## Description de la tâche
Transcrivez à l'identique, dans l'article ci-dessous sur l'amnistie des indépendantistes catalans, tout le passage qui va de « Depuis quelques années, la » jusqu'à « dans son vin. ».

## Article

====

« Haute trahison. » « Pacte avec le Diable. » « Fin de la démocratie. » « Glissement vers la dictature. »
Plusieurs fois la semaine dernière, des manifestants de la droite et de l’extrême droite espagnole ont manifesté avec une violence verbale inouïe, et parfois des échanges de coups avec la police, pour protester contre l’accord conclu à Bruxelles entre le Parti socialiste de Pedro Sánchez et le parti indépendantiste Junts de Carles Puigdemont, annoncé officiellement le 10 novembre.
En vertu de « l’accord de Bruxelles », ce dernier obtient l’amnistie pour les leaders indépendantistes de 2017 (responsables de la tentative avortée de sécession), en échange de l’appui de Junts (« Ensemble ») à un nouveau mandat pour Pedro Sánchez… qui avait absolument besoin de leurs sept petites voix pour survivre.
Il y a six mois, le premier ministre espagnol se déclarait contre toute amnistie générale. Or, vendredi, son parti a précisément annoncé qu’il ferait adopter au Parlement une telle amnistie des leaders indépendantistes, pour tous les faits survenus depuis 2012 en Catalogne, année où leur mouvement est devenu majoritaire à Barcelone, jusqu’en 2017 — ce fameux 1er octobre, date du référendum unilatéral, déclaré illégal et combattu par Madrid, que Puigdemont avait tenu à organiser contre vents et marées.
Cette consultation, pour mémoire, avait été marquée par la répression physique de la Guardia civil espagnole dans les rues de Barcelone. Son résultat : 90 % de « oui »… mais avec seulement 42 % de participation, les pro-union (pro-Madrid) ayant massivement boycotté le scrutin — dont la représentativité était, de ce fait, affaiblie.
Il est ironique que l’arithmétique électorale ait donné à l’été 2023 un tel pouvoir à Puigdemont avec ses sept députés à Madrid : une députation inférieure à celles du passé, et qui ne représente qu’une fraction de l’indépendantisme catalan.
Depuis quelques années, la question nationale en Catalogne est reléguée au second plan… Même s’il gouverne toujours à Barcelone, le camp nationaliste est fatigué, désorienté et divisé, après plusieurs années de forte mobilisation populaire. Les sondages, qui entre 2012 et 2020 se maintenaient dans les 50 % d’appuis à un État catalan indépendant (même après le coup de massue de 2017), sont aujourd’hui retombés plus près de 40 %.
Après avoir heurté le « mur » de 2017, la Gauche républicaine (ERC), sous la houlette d’Oriol Junqueras (qui, détail important, a été détenu pendant trois ans et demi, au contraire de Puigdemont en exil), a mis de l’eau dans son vin.

====

## Bloc de données
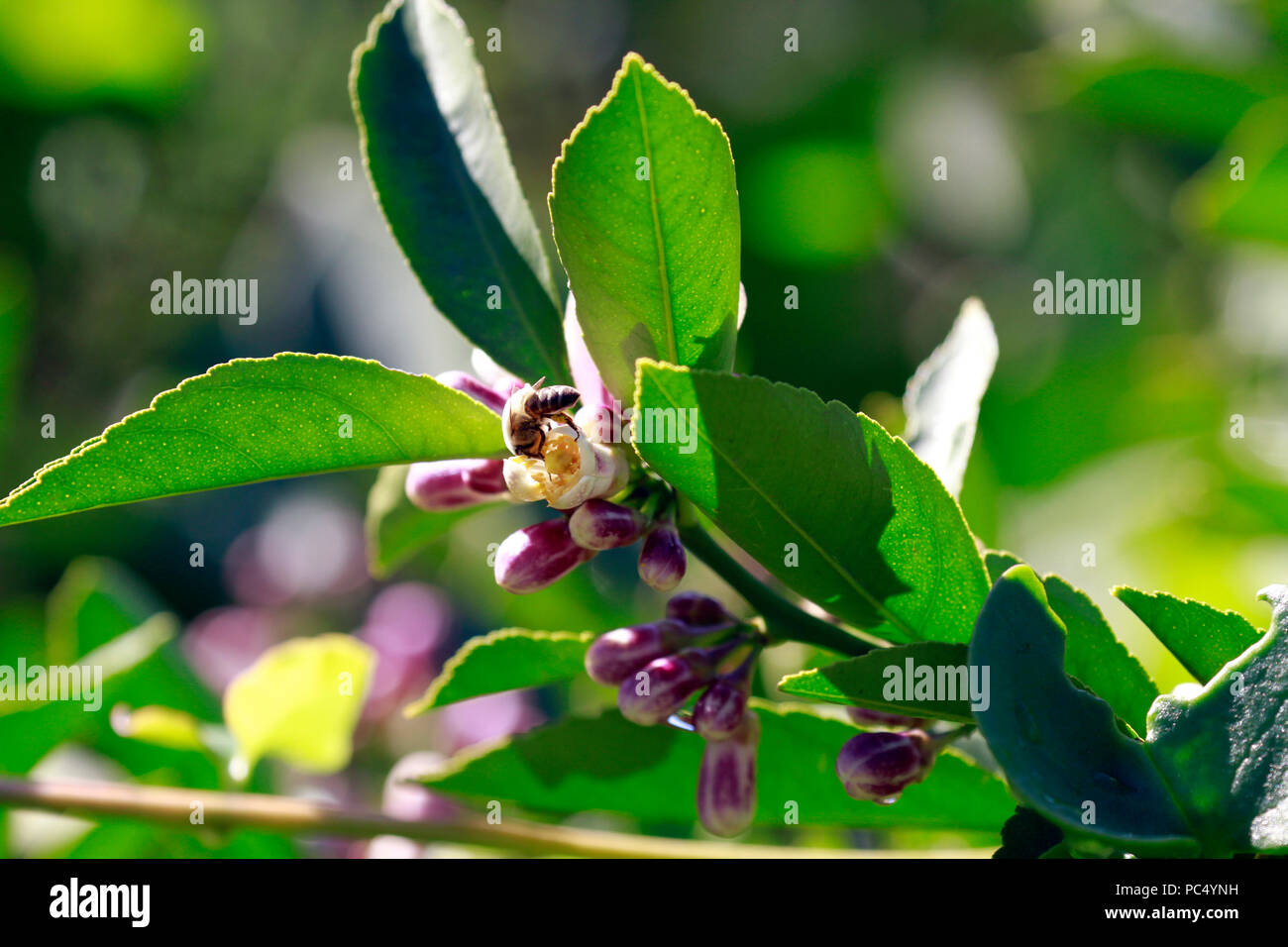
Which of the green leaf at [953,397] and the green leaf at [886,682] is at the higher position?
the green leaf at [953,397]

====

## Résultat attendu
Depuis quelques années, la question nationale en Catalogne est reléguée au second plan… Même s’il gouverne toujours à Barcelone, le camp nationaliste est fatigué, désorienté et divisé, après plusieurs années de forte mobilisation populaire. Les sondages, qui entre 2012 et 2020 se maintenaient dans les 50 % d’appuis à un État catalan indépendant (même après le coup de massue de 2017), sont aujourd’hui retombés plus près de 40 %.
Après avoir heurté le « mur » de 2017, la Gauche républicaine (ERC), sous la houlette d’Oriol Junqueras (qui, détail important, a été détenu pendant trois ans et demi, au contraire de Puigdemont en exil), a mis de l’eau dans son vin.